I haven't seen the shield like that before. Why not just remove it altogether, there is not enough left to do any good anyway?


----------



## TheKidJoey (Jul 27, 2013)

Im not in the same exact boat as you but i have had many issues. Some are probably my own doing due to modifications. Cracked flywheel (warranty fix, got the car back and was making another noise from the tranny. Brought it back and got the thats normal sound. I believe the tech didn't put in a new throw out bearing) Water pump, PVC(2), and have recently been experiencing the p0299 which I'm guessing means the turbo is going to go. Only issue is its only happens when the car is tuned. I have also suspected piston issues cause i get smoke when driving as well as a shitty idle.
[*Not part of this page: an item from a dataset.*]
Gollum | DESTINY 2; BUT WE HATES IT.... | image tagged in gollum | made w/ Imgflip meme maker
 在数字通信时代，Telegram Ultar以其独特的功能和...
So i have given up, just got a good job so she might be taken off the road and than I can dump money into her.


----------



## Ger8mm (Mar 13, 2014)

sorry to hear about your problems, hope it will stop soon.


----------



## ChuzCruze (Feb 9, 2012)

*MikeyB3649* sorry to hear you are having so many issues with your car. I think you either get a good one or a bad one with tons of problems. I had a bad one too, got rid of it because of all of the issues. Here is a list of the problems I had:

1) Wind noise from drivers door (never fixed, told it was "normal")
2) Both front struts and springs replaced
3) Blower motor replaced
4) Water pump replaced
5) Right front wheel bearing replaced
6) Left rear door handle tightened (was not tight against the door after the first week!)
7) HVAC duct work replaced (entire dash had to be removed and the tech damaged a ton of items during the removal!)
8) Coolant reservoir cap (replaced twice)
9) Coolant reservoir "vent hose fix" performed
10) Coolant smell inside and outside of car (Item 7, 8 and 9 were done to try and fix this problem but it was never fixed)
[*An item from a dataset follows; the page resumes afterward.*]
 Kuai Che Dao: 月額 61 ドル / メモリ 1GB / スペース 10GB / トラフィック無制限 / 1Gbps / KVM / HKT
I traded the car in with 45K miles with disgust. GM customer service was very helpful on this forum, but on the phone they were a complete JOKE. Terrible, terrible, terrible customer service. I bought my first foreign car, a Kia Optima, very satisfied with it so far. Gas mileage isn't as good as the Cruze but it has a ton more power. Now I am looking at a new Kia K900 to add to my fleet (added a Kia Sportage AWD the week before trading the Cruze).

Best of luck!!


----------



## Merc6 (Jun 8, 2013)

Aussie said:


> I haven't seen the shield like that before. Why not just remove it altogether, there is not enough left to do any good anyway?


It protects the belts and some of the trans items. I'm gonna try and mock something up prabaly next spring or so.


----------